Les villes européennes face au développement durable : une floraison d’initiatives sur fond de désengagement politique

Commentaire

Tiré de : Les villes européennes face au développement durable : une floraison d’initiatives sur fond de désengagement politique

Par Cyria Emelianoff (Groupe de Recherche en Géographie Sociale de l’Université du Maine, ESO, UMR 6590 du CNRS)

Notes

1 La ville de Kolding, au Danemark, a été une des premières à développer une politique d’achats verts, mais ces pratiques se diffusent, y compris en France
2 L’écobudget quantifie les principales ressources naturelles utilisées par une municipalité, ainsi que ses rejets liquides, solides et gazeux. www.iclei.org/ecobudget
3 La commune d’Alberstlund, une banlieue sociale de Copenhague, a par exemple substantiellement réduit, dans le cadre de son agenda 21 local, sa consommation d’eau, d’énergie, de pesticides, ses émissions de CO2, SO2, NO2, ainsi que sa production de déchets. Plusieurs fois primée pour ses performances, la ville a engagé parallèlement un travail d’amélioration de la qualité de vie et des services de proximité.
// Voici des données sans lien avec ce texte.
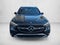 2025 Mercedes-Benz GLC GLC 300 SUV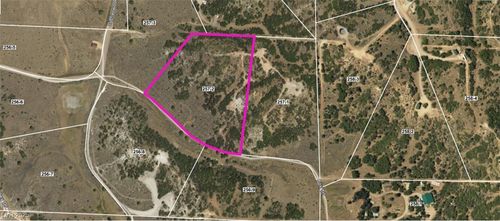 Parcel 2, Fox Trail, Oak Hill Estates, Alton, UT, 84710 | Card Image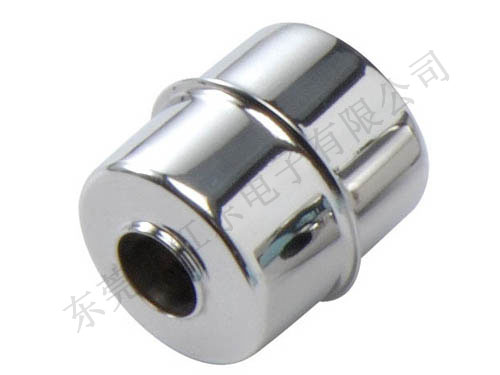 不銹鋼浮球開關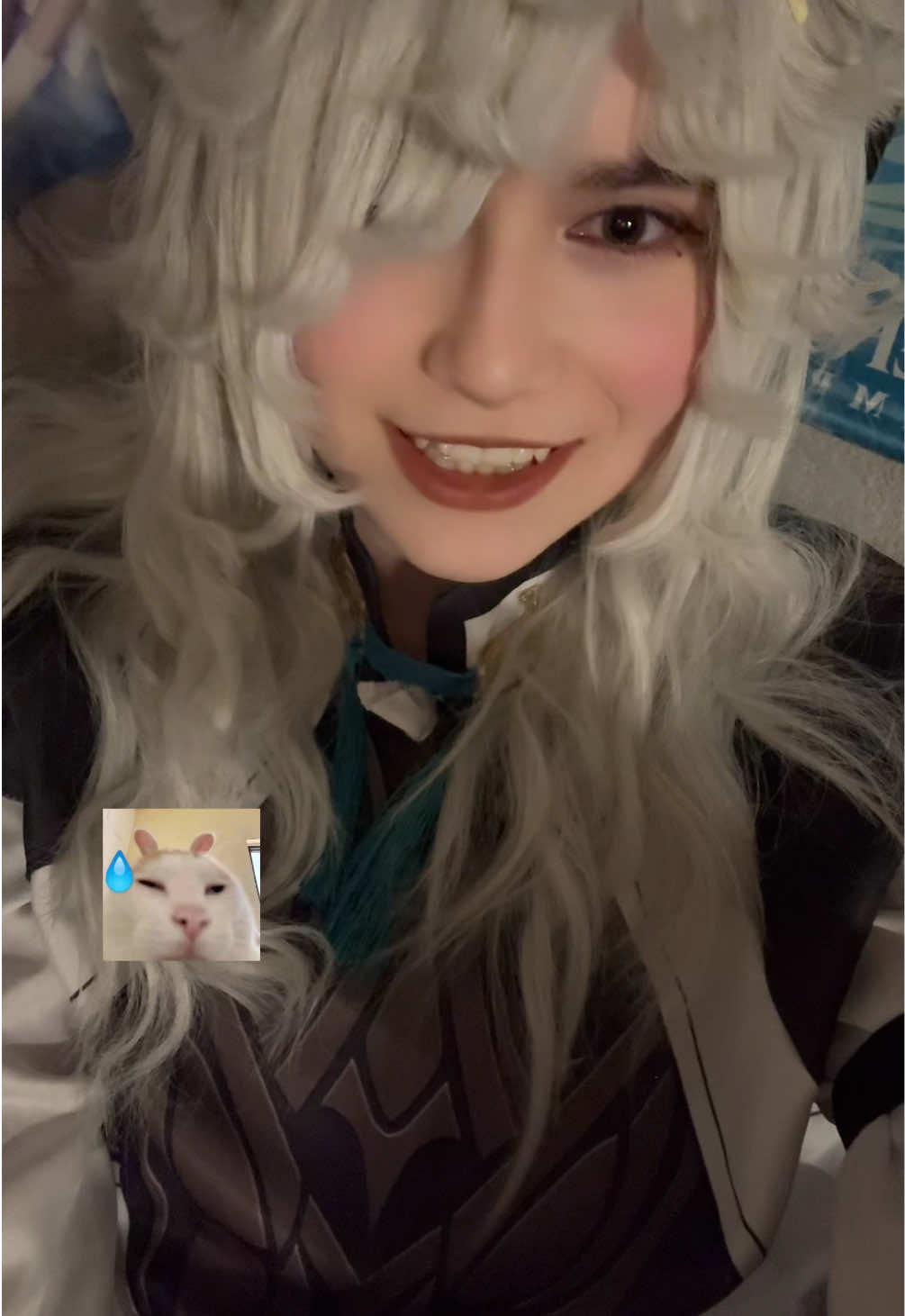 @mishaヾ(^_^)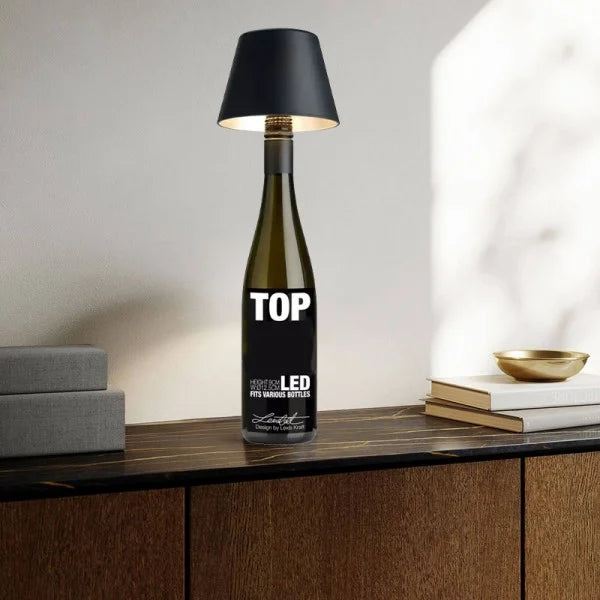 rechargeable-wine-bottle-table-8-ol9ff8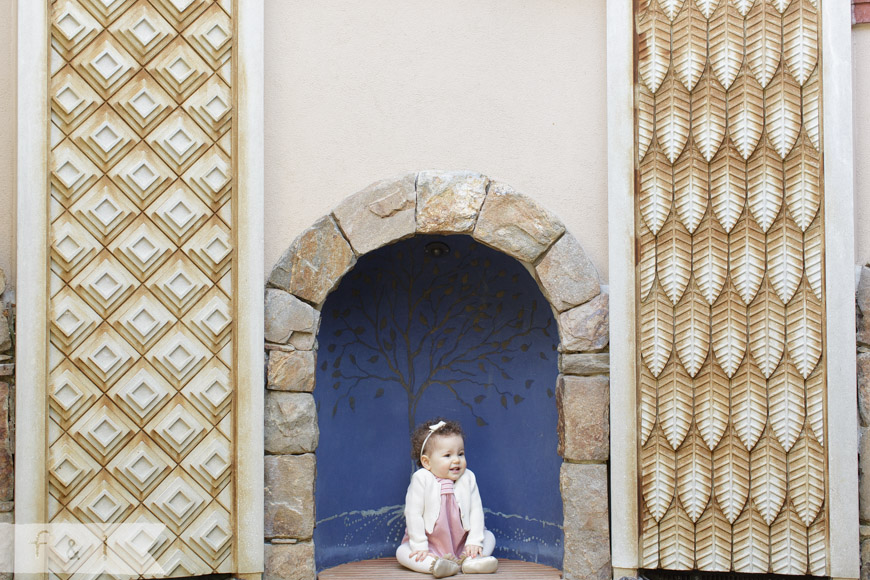 feather + light photography | family photography | Kennett Square, PA |Longwood Gardens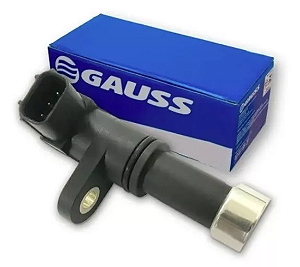 Sensor Velocidade Accord Fit New Civic 28810rpc013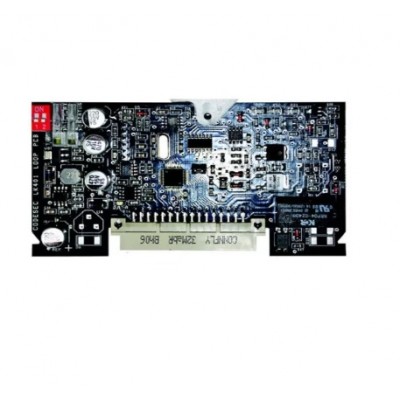 Codesec LK401 Çevrim Kartı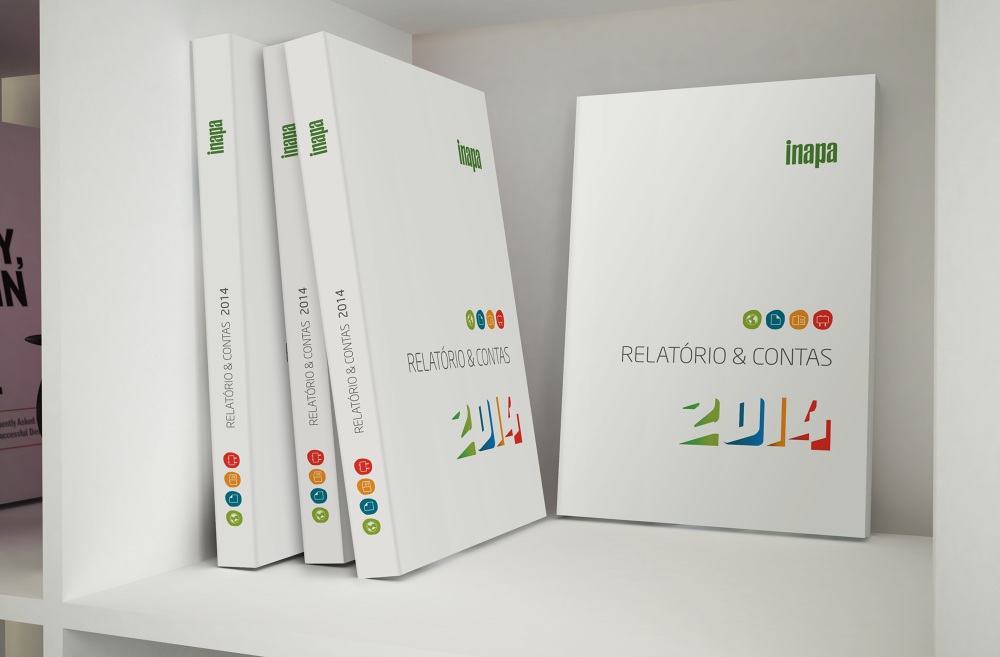 editorial-design-2014-inapa-annual-report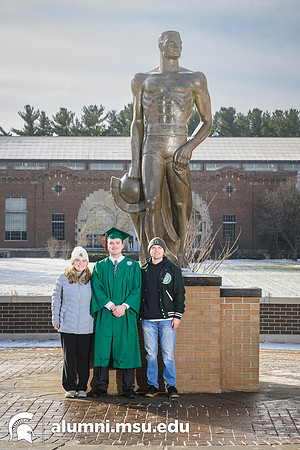 24MSUFall-1214-Alumni-020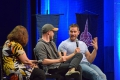 Aaron-Ashmore-Luke-Macfarlane-7
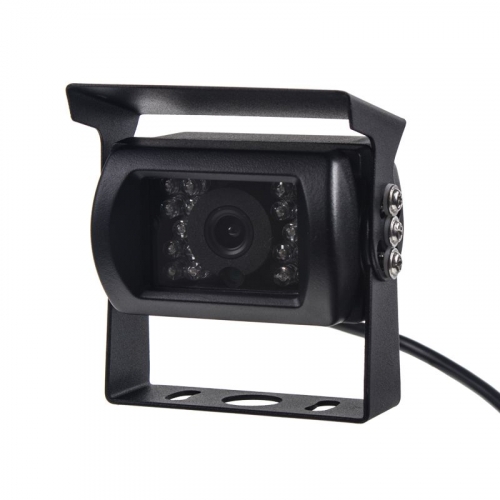 AHD 1080P kamera 12V 4-PIN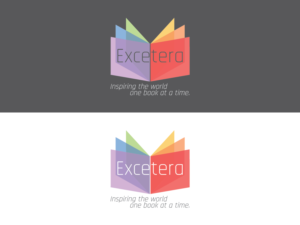 Logo-Design von Matea für dieses Projekt | Design #16030957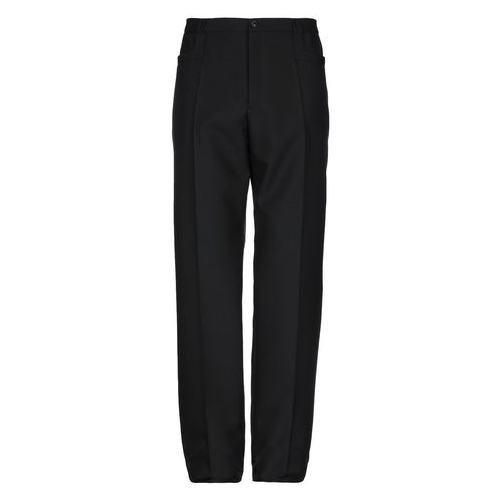 Повседневные брюки MAISON MARGIELA 13486275CL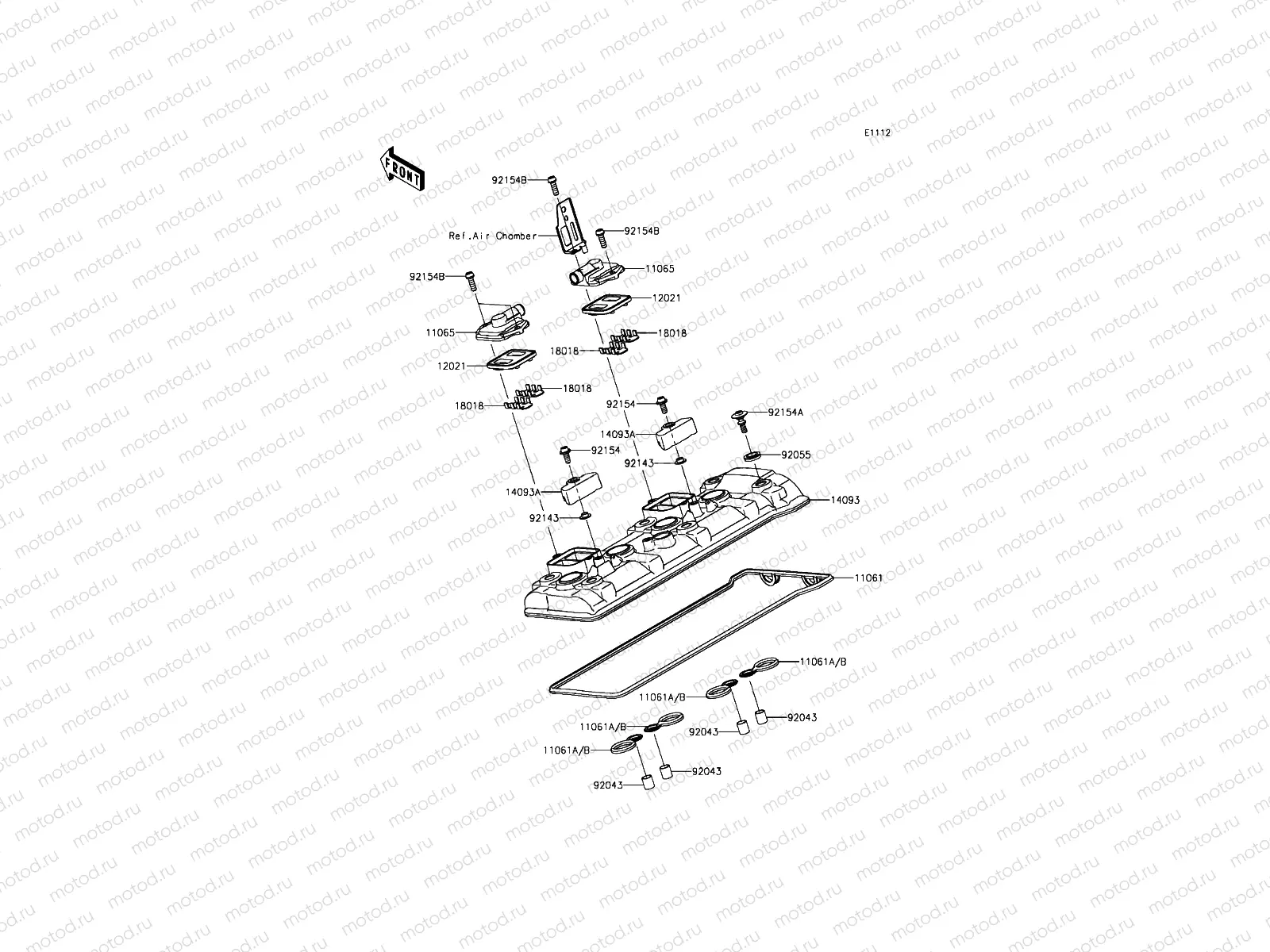 N/A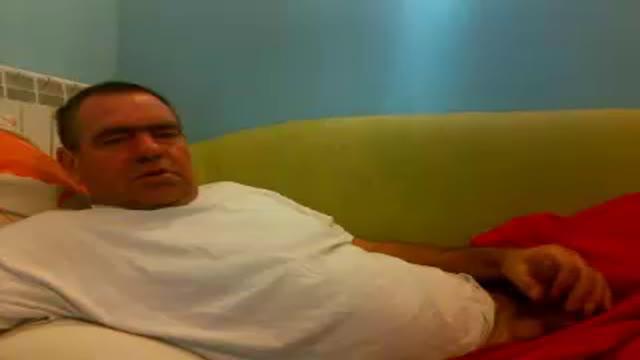 odericco show [2017/01/01 08:00:34]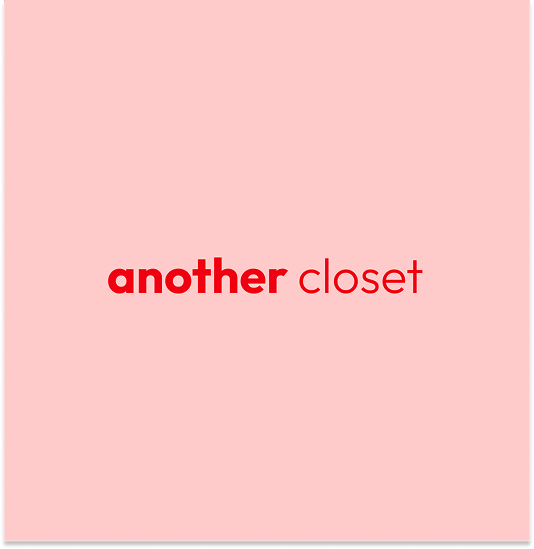 another closet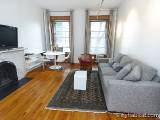 New York 1 Bedroom accommodation - Apartment reference NY-14124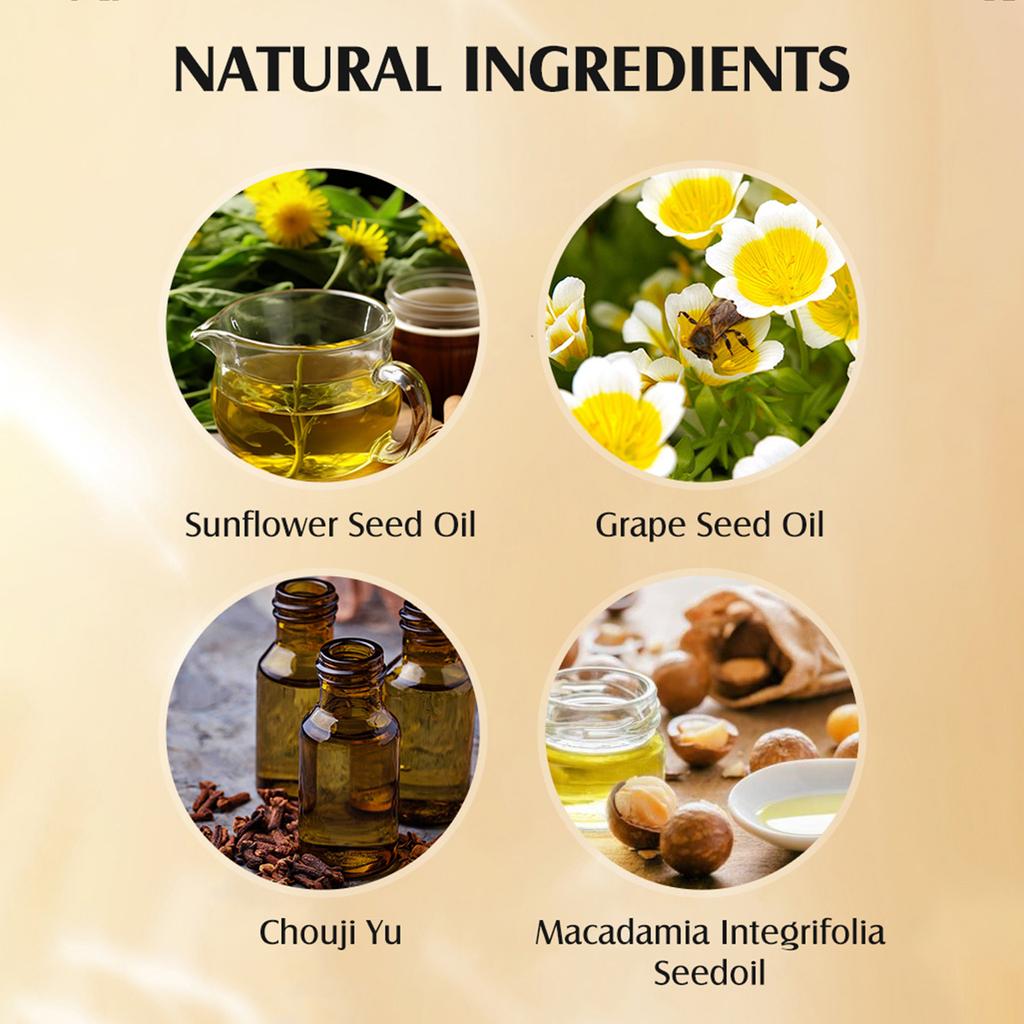 B Масло для плотной задницы: Подтяжка и укрепление попы Маска для подтяжки и укрепления попы от целлюлита. Укрепляющее и подтягивающее масло для тела, придает гладкость и упругость 30 мл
Voir Analyse du contexte européen du processus « Agendas 21 locaux » et comparaison avec la démarche française, 2001, association 4D, Paris.
4 ICLEI / DIFU, 1999. Local Agenda 21 : a European Comparison Federal Ministry for the Environment, Nature Conservation and Nuclear Safety.
5 On doit le concept d’empreinte écologique au chercheur canadien William Rees, au début des années 90. Wackernagel M., Rees W., 1999. Notre empreinte écologique, Ed. Ecosociété, Montréal
6 Avec l’article fondateur de Woolman puis les recherches du programme MAB de l’Unesco dans les années soixante-dix, dont le principal défaut était de ne pas avoir de retombées pratiques.